* [TASK INSTRUCTIONS] Repeat the data word for word, from the line that contains "Within the set" through the end of the data.

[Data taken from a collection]
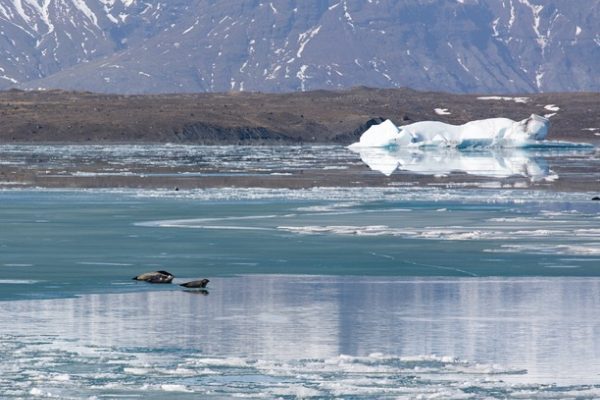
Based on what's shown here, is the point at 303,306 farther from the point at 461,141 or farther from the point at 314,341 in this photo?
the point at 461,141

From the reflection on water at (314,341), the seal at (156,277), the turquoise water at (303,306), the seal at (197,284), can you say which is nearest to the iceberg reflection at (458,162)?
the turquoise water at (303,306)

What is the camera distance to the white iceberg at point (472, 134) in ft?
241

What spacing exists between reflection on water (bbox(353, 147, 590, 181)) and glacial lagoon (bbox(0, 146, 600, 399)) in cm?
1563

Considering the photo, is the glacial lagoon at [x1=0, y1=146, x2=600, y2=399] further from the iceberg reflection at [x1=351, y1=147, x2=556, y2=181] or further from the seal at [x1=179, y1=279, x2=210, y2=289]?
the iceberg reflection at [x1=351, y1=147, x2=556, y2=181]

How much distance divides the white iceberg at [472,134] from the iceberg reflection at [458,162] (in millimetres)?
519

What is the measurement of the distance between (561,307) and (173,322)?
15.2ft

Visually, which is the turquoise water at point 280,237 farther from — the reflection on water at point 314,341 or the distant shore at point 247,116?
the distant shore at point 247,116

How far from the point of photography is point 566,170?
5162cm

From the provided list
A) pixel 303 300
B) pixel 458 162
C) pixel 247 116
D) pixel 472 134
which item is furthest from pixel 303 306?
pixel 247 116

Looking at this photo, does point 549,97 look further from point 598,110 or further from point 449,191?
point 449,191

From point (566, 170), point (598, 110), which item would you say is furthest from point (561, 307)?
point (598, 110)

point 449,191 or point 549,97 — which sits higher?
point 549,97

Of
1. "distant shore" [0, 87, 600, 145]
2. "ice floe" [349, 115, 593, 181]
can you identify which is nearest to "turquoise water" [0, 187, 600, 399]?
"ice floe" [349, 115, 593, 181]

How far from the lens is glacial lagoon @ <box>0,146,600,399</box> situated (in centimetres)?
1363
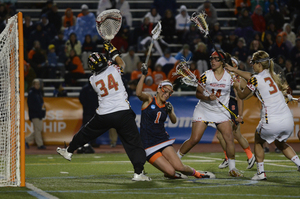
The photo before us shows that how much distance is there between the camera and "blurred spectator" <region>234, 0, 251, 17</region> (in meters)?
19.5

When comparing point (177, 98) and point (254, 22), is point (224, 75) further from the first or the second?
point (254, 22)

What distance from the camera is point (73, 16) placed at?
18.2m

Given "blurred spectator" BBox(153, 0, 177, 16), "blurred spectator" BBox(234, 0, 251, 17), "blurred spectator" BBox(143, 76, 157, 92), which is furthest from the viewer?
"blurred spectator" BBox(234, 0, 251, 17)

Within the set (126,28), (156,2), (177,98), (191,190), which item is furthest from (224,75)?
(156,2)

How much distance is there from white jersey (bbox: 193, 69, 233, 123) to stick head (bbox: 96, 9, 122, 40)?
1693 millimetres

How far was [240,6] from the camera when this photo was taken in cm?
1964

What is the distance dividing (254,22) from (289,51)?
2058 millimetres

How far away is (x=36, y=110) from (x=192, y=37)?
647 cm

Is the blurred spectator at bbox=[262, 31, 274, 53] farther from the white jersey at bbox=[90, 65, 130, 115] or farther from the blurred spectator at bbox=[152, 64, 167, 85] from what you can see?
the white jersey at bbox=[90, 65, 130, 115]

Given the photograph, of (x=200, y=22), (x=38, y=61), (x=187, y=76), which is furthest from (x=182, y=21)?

* [TASK RESULT]
Within the set (126,28), (156,2), (177,98), (191,190), which item is furthest from (224,75)?
(156,2)

How much distance is there from white jersey (bbox: 193, 69, 233, 123) to stick head (bbox: 96, 9, 122, 40)?
1693 millimetres

How far was [240,6] from the camera when this photo was taken in cm?
1964

What is the distance dividing (254,22) from (289,51)?
2058 millimetres

How far away is (x=36, y=110) from (x=192, y=37)?
647 cm

Is the blurred spectator at bbox=[262, 31, 274, 53] farther from the white jersey at bbox=[90, 65, 130, 115] or farther from the blurred spectator at bbox=[152, 64, 167, 85] from what you can see?
the white jersey at bbox=[90, 65, 130, 115]

Given the photograph, of (x=200, y=22), (x=38, y=61), (x=187, y=76), which is furthest from (x=182, y=21)?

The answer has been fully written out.